### Input records
- Opening Delimiter -

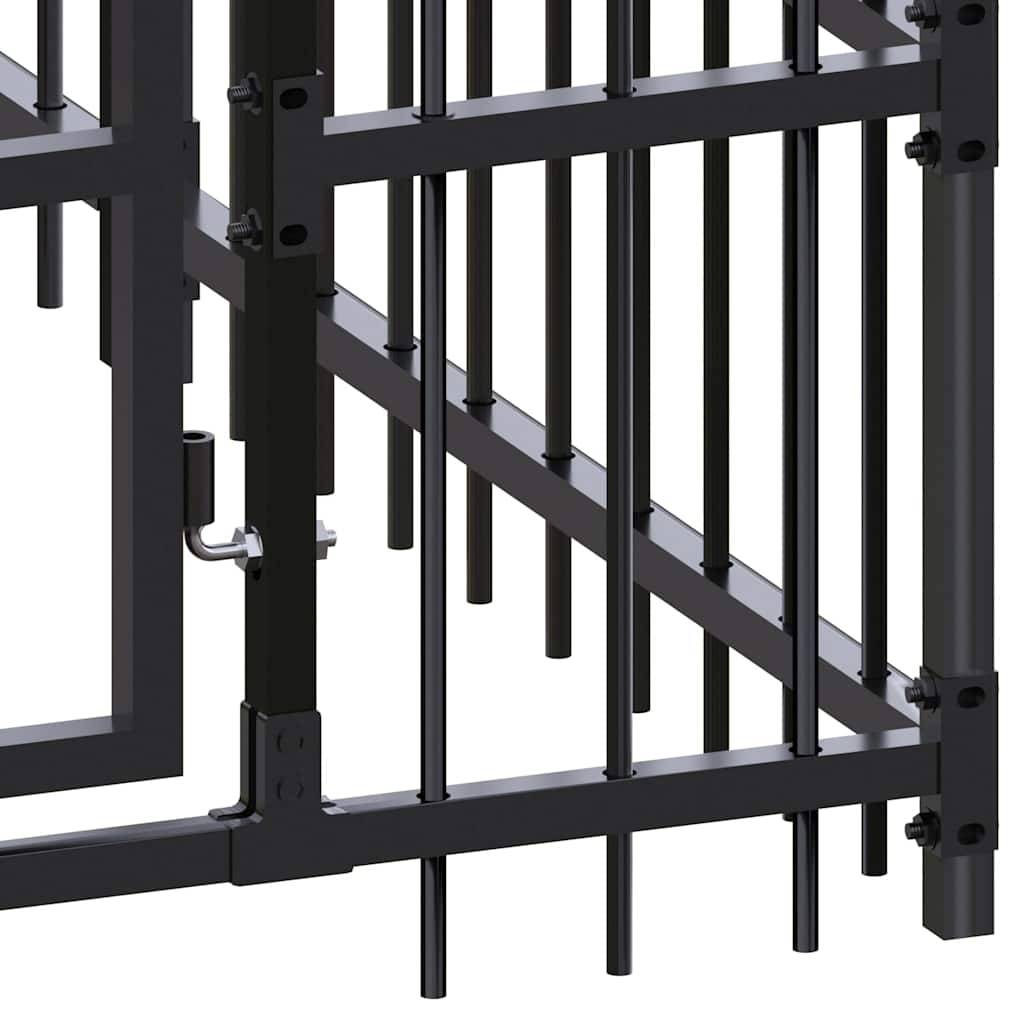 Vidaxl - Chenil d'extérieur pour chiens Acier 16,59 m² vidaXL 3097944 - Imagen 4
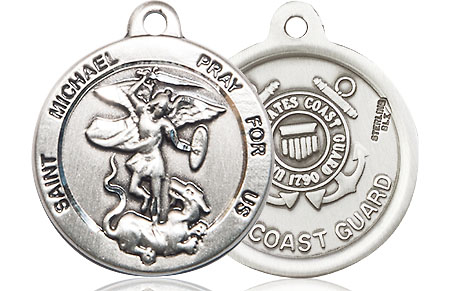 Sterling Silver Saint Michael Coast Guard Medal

- Closing Delimiter -
- Opening Delimiter -

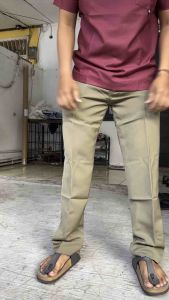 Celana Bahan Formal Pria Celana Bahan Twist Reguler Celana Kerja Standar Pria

- Closing Delimiter -
- Opening Delimiter -

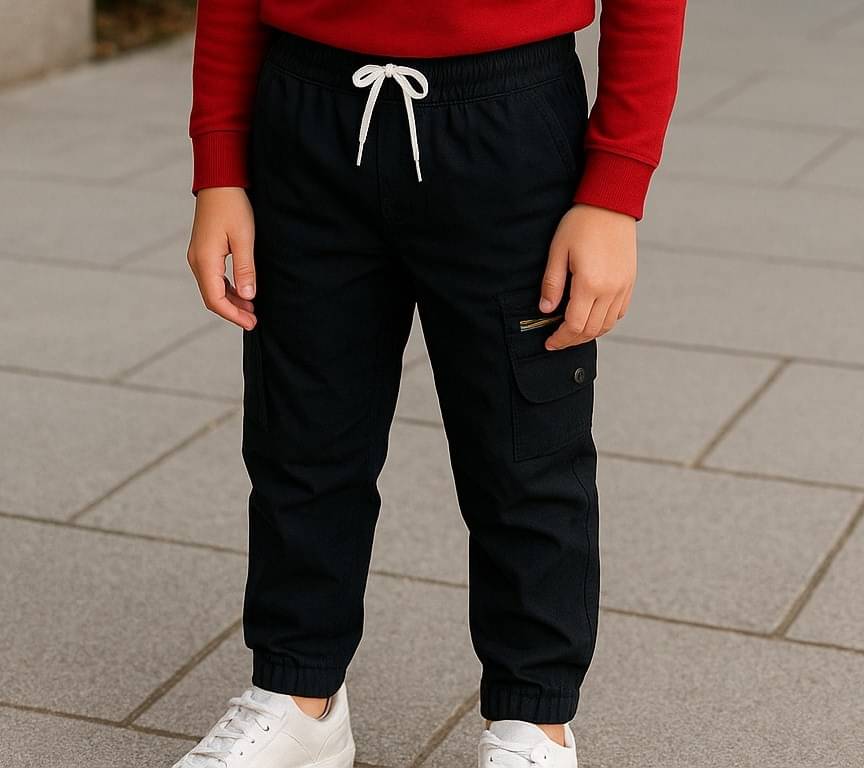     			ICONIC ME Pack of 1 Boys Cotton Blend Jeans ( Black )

- Closing Delimiter -

Although the records above contain pictures, the copy should not; retype exactly the lines from the one containing "Vidaxl - Chenil" through the one containing "Sterling Silver Saint".

 Vidaxl - Chenil d'extérieur pour chiens Acier 16,59 m² vidaXL 3097944 - Imagen 4
 Sterling Silver Saint Michael Coast Guard Medal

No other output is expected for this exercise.